**To do:** The lines to extract begin at the one containing "How far away from [938,405] is [476,268]?" and run to the end of the listing; set them down exactly and alone.

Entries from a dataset
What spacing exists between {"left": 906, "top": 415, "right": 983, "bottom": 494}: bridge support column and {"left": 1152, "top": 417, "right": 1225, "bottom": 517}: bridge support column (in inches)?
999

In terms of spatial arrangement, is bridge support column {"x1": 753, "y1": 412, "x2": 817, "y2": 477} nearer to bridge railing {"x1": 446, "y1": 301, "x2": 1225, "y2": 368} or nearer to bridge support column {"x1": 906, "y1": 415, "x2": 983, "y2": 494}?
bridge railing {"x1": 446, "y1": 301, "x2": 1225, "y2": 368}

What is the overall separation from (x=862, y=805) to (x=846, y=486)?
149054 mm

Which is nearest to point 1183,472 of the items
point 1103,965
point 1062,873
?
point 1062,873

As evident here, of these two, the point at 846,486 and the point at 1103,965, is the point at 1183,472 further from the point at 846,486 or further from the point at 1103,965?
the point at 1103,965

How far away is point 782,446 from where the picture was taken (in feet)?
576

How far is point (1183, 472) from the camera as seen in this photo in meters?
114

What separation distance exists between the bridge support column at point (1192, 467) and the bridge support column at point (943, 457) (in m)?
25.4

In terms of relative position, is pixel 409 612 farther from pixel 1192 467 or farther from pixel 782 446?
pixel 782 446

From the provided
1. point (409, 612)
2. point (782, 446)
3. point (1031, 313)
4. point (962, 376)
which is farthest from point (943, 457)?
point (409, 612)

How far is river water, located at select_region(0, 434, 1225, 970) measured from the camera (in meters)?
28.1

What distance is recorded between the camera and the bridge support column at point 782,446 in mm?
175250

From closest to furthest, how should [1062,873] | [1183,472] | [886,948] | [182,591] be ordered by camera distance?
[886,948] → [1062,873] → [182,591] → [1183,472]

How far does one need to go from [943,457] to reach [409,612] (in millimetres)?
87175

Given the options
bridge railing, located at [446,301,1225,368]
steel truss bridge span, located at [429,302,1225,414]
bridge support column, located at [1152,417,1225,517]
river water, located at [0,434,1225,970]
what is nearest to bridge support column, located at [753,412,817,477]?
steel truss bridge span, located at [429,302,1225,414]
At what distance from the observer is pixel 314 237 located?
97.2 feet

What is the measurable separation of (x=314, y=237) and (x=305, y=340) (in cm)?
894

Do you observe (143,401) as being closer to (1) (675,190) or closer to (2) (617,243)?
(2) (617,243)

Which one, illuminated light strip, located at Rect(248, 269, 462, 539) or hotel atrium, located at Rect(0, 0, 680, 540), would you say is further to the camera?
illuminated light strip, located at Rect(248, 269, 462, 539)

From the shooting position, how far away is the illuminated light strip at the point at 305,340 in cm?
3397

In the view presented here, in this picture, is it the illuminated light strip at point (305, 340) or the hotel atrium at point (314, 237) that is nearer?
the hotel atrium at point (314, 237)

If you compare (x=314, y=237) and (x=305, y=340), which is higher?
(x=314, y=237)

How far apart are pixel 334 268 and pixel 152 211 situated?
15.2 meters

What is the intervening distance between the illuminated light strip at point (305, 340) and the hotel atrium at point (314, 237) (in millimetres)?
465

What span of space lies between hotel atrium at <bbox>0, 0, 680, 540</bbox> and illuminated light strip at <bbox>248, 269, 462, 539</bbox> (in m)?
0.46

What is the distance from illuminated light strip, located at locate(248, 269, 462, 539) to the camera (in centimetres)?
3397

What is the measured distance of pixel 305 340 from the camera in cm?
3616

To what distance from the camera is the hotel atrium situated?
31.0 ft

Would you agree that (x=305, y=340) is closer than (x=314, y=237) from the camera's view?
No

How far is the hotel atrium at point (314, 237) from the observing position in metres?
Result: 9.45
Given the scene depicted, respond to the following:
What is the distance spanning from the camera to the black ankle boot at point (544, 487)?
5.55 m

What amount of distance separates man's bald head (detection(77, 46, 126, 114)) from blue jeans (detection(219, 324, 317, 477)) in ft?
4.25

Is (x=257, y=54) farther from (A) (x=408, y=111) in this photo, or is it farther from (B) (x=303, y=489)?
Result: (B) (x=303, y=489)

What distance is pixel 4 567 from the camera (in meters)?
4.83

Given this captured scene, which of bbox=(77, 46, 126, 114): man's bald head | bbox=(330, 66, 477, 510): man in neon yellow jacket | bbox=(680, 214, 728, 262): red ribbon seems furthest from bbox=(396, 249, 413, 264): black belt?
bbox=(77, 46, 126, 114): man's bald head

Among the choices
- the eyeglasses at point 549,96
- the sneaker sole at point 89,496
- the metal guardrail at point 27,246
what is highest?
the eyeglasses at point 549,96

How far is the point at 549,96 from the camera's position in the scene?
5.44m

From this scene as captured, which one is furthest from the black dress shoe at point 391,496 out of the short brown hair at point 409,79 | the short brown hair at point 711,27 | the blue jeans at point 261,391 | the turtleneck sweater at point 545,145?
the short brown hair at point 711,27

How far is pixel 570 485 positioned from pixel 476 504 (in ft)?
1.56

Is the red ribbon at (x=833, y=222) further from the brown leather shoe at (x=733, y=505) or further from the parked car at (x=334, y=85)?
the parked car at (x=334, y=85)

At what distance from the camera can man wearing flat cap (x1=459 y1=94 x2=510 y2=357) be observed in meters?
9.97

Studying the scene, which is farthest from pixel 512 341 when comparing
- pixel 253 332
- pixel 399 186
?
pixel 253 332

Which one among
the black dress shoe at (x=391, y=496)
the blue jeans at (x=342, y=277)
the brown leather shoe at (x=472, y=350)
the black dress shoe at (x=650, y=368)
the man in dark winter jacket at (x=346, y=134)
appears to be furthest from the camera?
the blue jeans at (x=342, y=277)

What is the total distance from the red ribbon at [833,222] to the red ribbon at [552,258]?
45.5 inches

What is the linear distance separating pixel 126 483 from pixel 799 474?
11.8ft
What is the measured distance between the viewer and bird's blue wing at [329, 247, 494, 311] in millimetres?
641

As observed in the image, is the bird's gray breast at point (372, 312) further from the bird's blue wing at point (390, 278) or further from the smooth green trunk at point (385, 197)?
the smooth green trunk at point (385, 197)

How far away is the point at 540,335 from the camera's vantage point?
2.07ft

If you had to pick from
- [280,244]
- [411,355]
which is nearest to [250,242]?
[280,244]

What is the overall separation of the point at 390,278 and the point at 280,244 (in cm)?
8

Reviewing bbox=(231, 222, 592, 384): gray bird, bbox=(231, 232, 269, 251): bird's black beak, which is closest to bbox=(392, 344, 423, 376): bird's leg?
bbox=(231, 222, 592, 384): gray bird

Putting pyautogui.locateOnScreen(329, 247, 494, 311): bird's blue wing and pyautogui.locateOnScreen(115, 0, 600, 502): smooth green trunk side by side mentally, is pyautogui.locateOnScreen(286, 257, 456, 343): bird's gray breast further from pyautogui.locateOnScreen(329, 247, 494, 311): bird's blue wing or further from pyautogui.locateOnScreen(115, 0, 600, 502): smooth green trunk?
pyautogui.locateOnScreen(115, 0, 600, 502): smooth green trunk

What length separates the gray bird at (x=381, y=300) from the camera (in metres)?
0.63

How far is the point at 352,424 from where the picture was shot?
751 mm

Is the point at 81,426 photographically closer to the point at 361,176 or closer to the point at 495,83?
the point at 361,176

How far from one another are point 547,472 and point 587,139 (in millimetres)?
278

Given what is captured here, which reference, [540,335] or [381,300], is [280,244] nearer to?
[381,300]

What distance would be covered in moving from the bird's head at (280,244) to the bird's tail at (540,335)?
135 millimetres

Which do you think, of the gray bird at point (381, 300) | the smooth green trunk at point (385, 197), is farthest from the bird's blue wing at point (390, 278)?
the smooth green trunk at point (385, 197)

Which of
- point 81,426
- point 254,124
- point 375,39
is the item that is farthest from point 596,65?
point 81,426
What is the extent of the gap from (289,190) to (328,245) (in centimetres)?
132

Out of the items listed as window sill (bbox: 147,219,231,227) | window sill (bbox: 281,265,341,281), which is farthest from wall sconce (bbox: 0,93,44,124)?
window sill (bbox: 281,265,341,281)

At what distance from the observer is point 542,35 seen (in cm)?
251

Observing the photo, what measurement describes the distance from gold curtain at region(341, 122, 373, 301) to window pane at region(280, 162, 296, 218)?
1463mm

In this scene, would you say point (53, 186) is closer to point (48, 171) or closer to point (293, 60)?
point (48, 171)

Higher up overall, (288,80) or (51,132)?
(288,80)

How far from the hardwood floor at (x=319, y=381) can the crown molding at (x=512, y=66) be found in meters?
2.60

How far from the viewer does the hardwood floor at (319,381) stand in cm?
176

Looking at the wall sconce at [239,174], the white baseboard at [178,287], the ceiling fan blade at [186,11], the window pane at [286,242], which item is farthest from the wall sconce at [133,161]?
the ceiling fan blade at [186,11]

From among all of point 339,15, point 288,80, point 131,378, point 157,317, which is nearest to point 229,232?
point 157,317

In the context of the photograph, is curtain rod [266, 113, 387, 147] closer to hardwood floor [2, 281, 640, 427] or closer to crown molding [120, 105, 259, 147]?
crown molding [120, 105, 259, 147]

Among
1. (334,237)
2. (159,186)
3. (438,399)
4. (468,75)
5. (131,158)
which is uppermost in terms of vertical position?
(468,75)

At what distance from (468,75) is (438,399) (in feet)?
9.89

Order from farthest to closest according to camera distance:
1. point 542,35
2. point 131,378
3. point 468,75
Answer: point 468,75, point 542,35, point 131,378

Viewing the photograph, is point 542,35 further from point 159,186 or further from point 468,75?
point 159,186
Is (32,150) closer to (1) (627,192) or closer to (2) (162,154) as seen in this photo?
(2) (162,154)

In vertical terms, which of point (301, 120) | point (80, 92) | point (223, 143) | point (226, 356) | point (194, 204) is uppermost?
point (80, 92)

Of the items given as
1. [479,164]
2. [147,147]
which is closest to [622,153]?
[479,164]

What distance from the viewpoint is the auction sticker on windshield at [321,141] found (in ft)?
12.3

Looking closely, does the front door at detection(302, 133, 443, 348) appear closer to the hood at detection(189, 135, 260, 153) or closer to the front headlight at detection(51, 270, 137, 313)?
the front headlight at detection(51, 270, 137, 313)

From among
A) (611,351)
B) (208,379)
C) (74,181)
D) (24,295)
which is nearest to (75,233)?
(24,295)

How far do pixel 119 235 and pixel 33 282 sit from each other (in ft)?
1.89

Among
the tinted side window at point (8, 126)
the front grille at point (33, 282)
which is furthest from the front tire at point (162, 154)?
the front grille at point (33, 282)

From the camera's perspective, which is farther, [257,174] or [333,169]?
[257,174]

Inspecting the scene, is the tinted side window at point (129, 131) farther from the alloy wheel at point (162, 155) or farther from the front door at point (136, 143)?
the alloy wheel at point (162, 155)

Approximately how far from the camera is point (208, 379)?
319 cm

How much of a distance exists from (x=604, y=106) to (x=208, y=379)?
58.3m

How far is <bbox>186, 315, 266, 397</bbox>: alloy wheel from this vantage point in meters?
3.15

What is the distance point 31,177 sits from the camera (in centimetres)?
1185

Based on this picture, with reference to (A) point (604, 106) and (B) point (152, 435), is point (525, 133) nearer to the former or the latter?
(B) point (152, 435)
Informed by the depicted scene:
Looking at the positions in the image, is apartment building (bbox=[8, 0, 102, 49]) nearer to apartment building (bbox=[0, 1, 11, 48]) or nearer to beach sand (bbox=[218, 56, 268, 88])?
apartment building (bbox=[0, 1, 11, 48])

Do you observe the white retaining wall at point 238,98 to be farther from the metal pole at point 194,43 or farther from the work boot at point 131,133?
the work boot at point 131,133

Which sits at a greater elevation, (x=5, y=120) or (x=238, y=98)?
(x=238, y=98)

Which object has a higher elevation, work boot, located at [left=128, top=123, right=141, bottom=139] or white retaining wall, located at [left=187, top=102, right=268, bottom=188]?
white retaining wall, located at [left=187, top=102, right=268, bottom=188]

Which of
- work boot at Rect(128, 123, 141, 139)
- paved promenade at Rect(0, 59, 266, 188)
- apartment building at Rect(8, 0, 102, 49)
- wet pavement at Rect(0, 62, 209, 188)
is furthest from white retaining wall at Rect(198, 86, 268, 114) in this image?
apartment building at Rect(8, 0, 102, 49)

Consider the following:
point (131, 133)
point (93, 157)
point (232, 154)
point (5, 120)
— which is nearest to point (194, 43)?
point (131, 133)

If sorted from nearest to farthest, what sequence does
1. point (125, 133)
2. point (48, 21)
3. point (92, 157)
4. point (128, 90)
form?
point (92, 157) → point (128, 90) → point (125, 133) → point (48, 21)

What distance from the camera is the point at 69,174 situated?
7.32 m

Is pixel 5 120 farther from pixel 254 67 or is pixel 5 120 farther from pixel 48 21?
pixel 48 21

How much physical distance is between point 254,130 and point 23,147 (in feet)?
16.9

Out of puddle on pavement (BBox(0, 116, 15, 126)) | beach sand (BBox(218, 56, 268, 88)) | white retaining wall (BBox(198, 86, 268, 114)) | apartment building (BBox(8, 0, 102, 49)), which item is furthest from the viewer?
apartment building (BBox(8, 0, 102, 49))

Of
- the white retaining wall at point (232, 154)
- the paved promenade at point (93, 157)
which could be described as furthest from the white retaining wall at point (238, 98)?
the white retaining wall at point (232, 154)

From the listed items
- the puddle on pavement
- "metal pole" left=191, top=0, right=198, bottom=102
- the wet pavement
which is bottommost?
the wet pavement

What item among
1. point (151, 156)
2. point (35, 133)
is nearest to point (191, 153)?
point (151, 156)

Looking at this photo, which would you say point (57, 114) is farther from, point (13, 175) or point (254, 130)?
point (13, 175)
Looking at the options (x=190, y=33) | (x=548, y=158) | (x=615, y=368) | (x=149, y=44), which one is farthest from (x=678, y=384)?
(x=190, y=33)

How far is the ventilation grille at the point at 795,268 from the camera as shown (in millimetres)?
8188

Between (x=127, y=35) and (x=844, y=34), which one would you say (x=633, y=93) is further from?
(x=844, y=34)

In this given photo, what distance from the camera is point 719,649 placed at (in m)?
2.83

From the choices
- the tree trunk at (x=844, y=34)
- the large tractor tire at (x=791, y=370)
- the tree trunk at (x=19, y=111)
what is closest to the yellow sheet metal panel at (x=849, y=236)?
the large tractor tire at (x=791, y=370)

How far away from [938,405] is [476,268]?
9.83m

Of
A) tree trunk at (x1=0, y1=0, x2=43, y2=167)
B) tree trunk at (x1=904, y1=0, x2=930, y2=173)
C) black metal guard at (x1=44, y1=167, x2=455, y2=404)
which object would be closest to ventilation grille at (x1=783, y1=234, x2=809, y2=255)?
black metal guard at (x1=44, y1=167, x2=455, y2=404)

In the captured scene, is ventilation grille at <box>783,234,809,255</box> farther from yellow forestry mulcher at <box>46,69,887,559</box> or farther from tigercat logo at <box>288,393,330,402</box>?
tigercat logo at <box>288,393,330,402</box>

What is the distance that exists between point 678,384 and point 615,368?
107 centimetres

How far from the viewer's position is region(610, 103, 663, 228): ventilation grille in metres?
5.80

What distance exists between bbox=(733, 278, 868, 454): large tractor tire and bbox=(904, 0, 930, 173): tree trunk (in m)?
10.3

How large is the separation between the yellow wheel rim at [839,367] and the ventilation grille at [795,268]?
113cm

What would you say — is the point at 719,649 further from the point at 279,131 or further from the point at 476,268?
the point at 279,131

**Solution:**
How far away from [938,405] is [476,268]?
9.83m

Of
A) tree trunk at (x1=0, y1=0, x2=43, y2=167)
B) tree trunk at (x1=904, y1=0, x2=930, y2=173)
C) black metal guard at (x1=44, y1=167, x2=455, y2=404)
which object would be closest to ventilation grille at (x1=783, y1=234, x2=809, y2=255)?
black metal guard at (x1=44, y1=167, x2=455, y2=404)

In the captured scene, is ventilation grille at <box>783,234,809,255</box> farther from yellow forestry mulcher at <box>46,69,887,559</box> or farther from tigercat logo at <box>288,393,330,402</box>?
tigercat logo at <box>288,393,330,402</box>

What is the distance that exists between point 678,384 and point 615,368?
107 centimetres

How far from the viewer's position is region(610, 103, 663, 228): ventilation grille in metres?
5.80

What distance exists between bbox=(733, 278, 868, 454): large tractor tire and bbox=(904, 0, 930, 173): tree trunk (in m)?
10.3

How large is the separation between the yellow wheel rim at [839,367] and the ventilation grille at [795,268]?
113cm

What would you say — is the point at 719,649 further from the point at 279,131 or further from the point at 476,268?
the point at 279,131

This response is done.